For a long time — probably too long — not enough people have thought about the far-reaching accomplishments of Helen Frankenthaler, foremost inventor in the fifties of what is variously called American Color Field painting and post-painterly abstraction. Whatever you call this short-lived movement, Frankenthaler used it to throw up an artistic bridge allowing artists to cross the blood-and-thunder-encumbered cosmos of Abstract Expressionism into a new world of Minimalism. Painter Morris Louis called her “a bridge between Pollock and what was possible.” Minimalist painter Kenneth Noland wrote, “We were interested in Pollock but could gain no lead from him. He was too personal. Frankenthaler showed us a way … to think about, and use color.” She did something else, too, although it’s even less obvious now. Frankenthaler may have been the first artist not regularly referred to, demeaned, neutralized, and made safe with the label “woman artist.” Before her, Frida Kahlo, Alice Neel, and Louise Nevelson regularly were relegated to the ghetto. Georgia O’Keeffe was said to feel “through the womb”; her paintings were a “revelation of the very essence of woman as Life Giver”; her “outpouring of sexual juices”; “loamy hungers of the flesh” were evidence of “one long, loud blast of sex, sex in youth, sex in adolescence, sex in maturity … sex bulging, sex tumescent, sex deflated.” 

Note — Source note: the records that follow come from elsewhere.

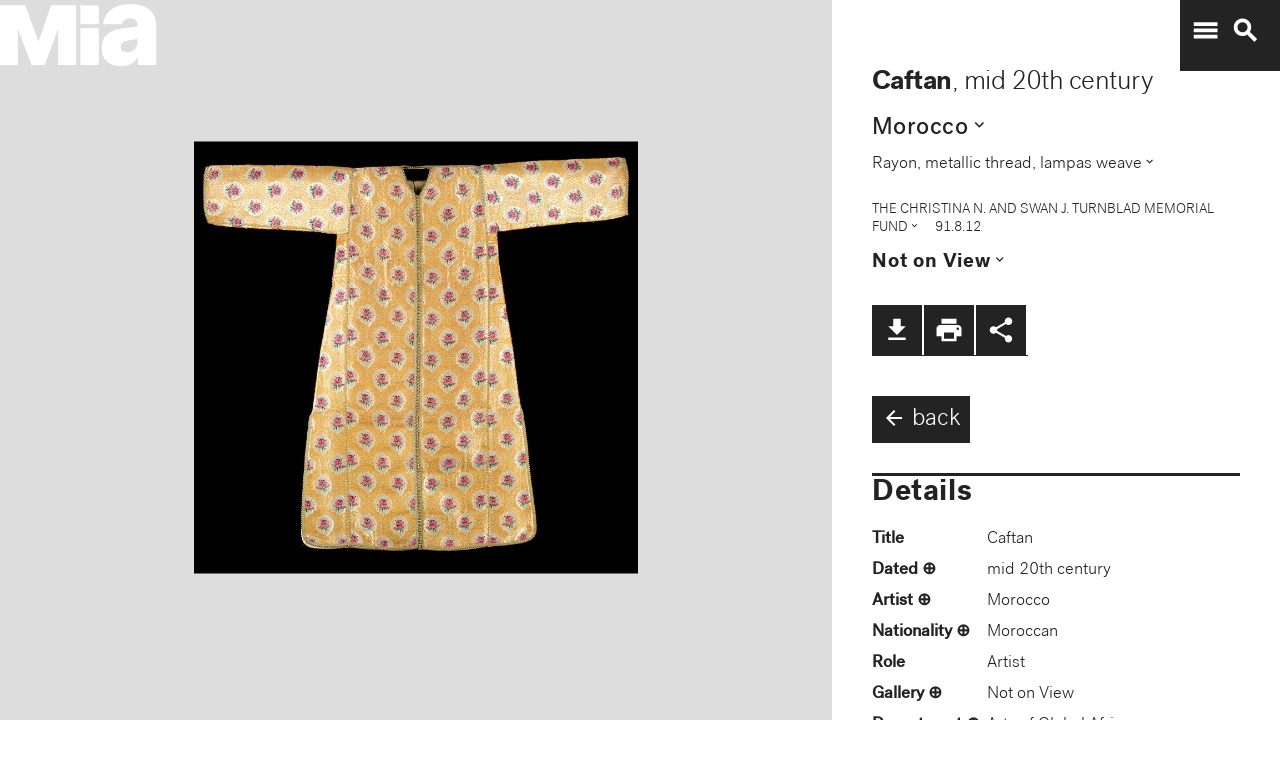

--- FILE ---
content_type: text/plain
request_url: https://mia-dimensions.s3.amazonaws.com/12007/dimensions.svg
body_size: 2664
content:
<svg viewbox="0 0 400 320" class="dimension-view"><rect x="20" y="20.06719021998373" width="311.28984549875537" height="279.93280978001627" class="edge"></rect><line x1="20" y1="20.06719021998373" x2="20.067190219983726" y2="20.0" class="edge"></line><line x1="331.28984549875537" y1="20.06719021998373" x2="331.3570357187391" y2="20.0" class="edge"></line><line x1="331.28984549875537" y1="300" x2="331.3570357187391" y2="299.93280978001627" class="edge"></line><line x1="20.067190219983726" y1="20.0" x2="331.3570357187391" y2="20.0" class="edge"></line><line x1="331.3570357187391" y1="20.0" x2="331.3570357187391" y2="299.93280978001627" class="edge"></line><text x="175.64492274937768" y="296" text-anchor="middle">1.6 m</text><text x="329.28984549875537" y="160.03359510999186" text-anchor="end">1.5 m</text><text x="40.033595109991865" y="20.033595109991868" text-anchor="start">1 mm</text><g fill-rule="evenodd" transform="translate(351.28984549875537,287.26714307178474)">
      <g class="tennis-ball" transform="scale(0.045474489029340245,0.045474489029340245)">
        <circle class="ball" cx="140.5" cy="140.5" r="139.5"></circle>
        <path class="line" d="M35.4973996,48.6564543 C42.5067217,75.8893541 47.1024057,103.045405 48.5071593,129.267474 C49.2050919,142.295548 49.1487206,156.313997 48.4007524,171.179475 C47.3170518,192.717458 44.831768,215.405368 41.2689042,238.548172 C44.0920595,241.405174 47.0377013,244.140872 50.0973089,246.746747 C54.274085,220.981656 57.1814249,195.664391 58.388118,171.681997 C59.152645,156.487423 59.2103921,142.12682 58.4928407,128.732526 C56.9456805,99.8522041 51.6525537,69.9875212 43.5965239,40.1505937 C40.7799535,42.8710386 38.077622,45.7089492 35.4973996,48.6564543 L35.4973996,48.6564543 Z"></path>
        <path class="line" d="M209.929126,19.4775696 C207.210255,20.7350524 204.523231,22.0798819 201.877774,23.5155872 C185.816543,32.2321125 172.62404,43.5997536 163.365582,57.9858795 C152.309799,75.1647521 147.361062,95.9365435 149.519284,120.438716 C153.246233,162.750546 177.6149,202.948254 215.783496,239.999593 C219.369774,243.480895 223.018502,246.874207 226.714223,250.176799 C229.361836,248.092694 231.93214,245.91478 234.420126,243.648068 C230.467945,240.143617 226.570656,236.534305 222.748767,232.824289 C186.140739,197.287837 162.958794,159.047704 159.480716,119.561284 C157.514766,97.2419721 161.935618,78.6859198 171.774644,63.3976879 C180.045966,50.5454103 191.971382,40.2695847 206.647666,32.3046788 C211.02518,29.9289759 215.539302,27.8153877 220.133919,25.9481492 C216.833521,23.6494818 213.429097,21.4897954 209.929126,19.4775696 L209.929126,19.4775696 Z"></path>
    </g></g></svg>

The sailing wasn’t easy. Frankenthaler was often belittled, her work called merely decorative. Critics said she made pretty wallpaper. Her marriage to A-list artist Robert Motherwell was often sniggered about, as was her five-year relationship with the critic Clement Greenberg. Charges of being a privileged rich girl were common, as were the laughably literal readings of her work, which said she was “about menstruation and the liquid world of the feminine.” Frankenthaler had to read dismissals of her work, often contrasting it with Pollock’s, like this: “Her work excites without quite satisfying … she can make a paint-mass spurt like a dike and yet control it till it laps the canvas like a spent wave.” Others fretted over the differences between ejaculation and menstruation. (Oy.) Yet Frankenthaler’s formal accomplishments somehow broke free of all of this.

She blurred the borders between geometry, order, chaos, the body, atmosphere, and ground. She shunned the overemotional hysteria of Abstract Expressionism, pouring thinned, watered down, and turpentine-laden mixes of color directly onto raw canvas. Her structures and shapes were open, controlled by natural forces while also describing them. Her paint and canvass became one surface. This was a big deal back in the day. Edges evaporated; accident was visible; so were her means and intentions. Pooling paint created varying viscosities of thickness and thinness; paint dried into imagistic river beds, isolated islands, clouds, continental masses that all evoked landscape without depicting it or engaging any abstract sublime. There was no paint-flinging or implied dance around the canvas. There was picture-making, pure and simple. And beauty. Lots of it. Which of course made people run back to labels like feminine.

It’s easy to forget how radical it was for an artist to let go of structure, forsake known geometries, stop using the sides of the painting to define the image, move away from enclosed forms, and meld background and image, all while enthralling the eye, enticing the mind, and allowing others to use the work as a passage to a not-quite-known imaginary place. I think of artists as varied as Pipilotti Rist, Lynda Benglis, Albert Oehlen, Sigmar Polke, and Laura Owens catching glimpses of the possibilities in all this. I don’t think about Frankenthaler’s work often, but whenever I do, these things come rushing back into me.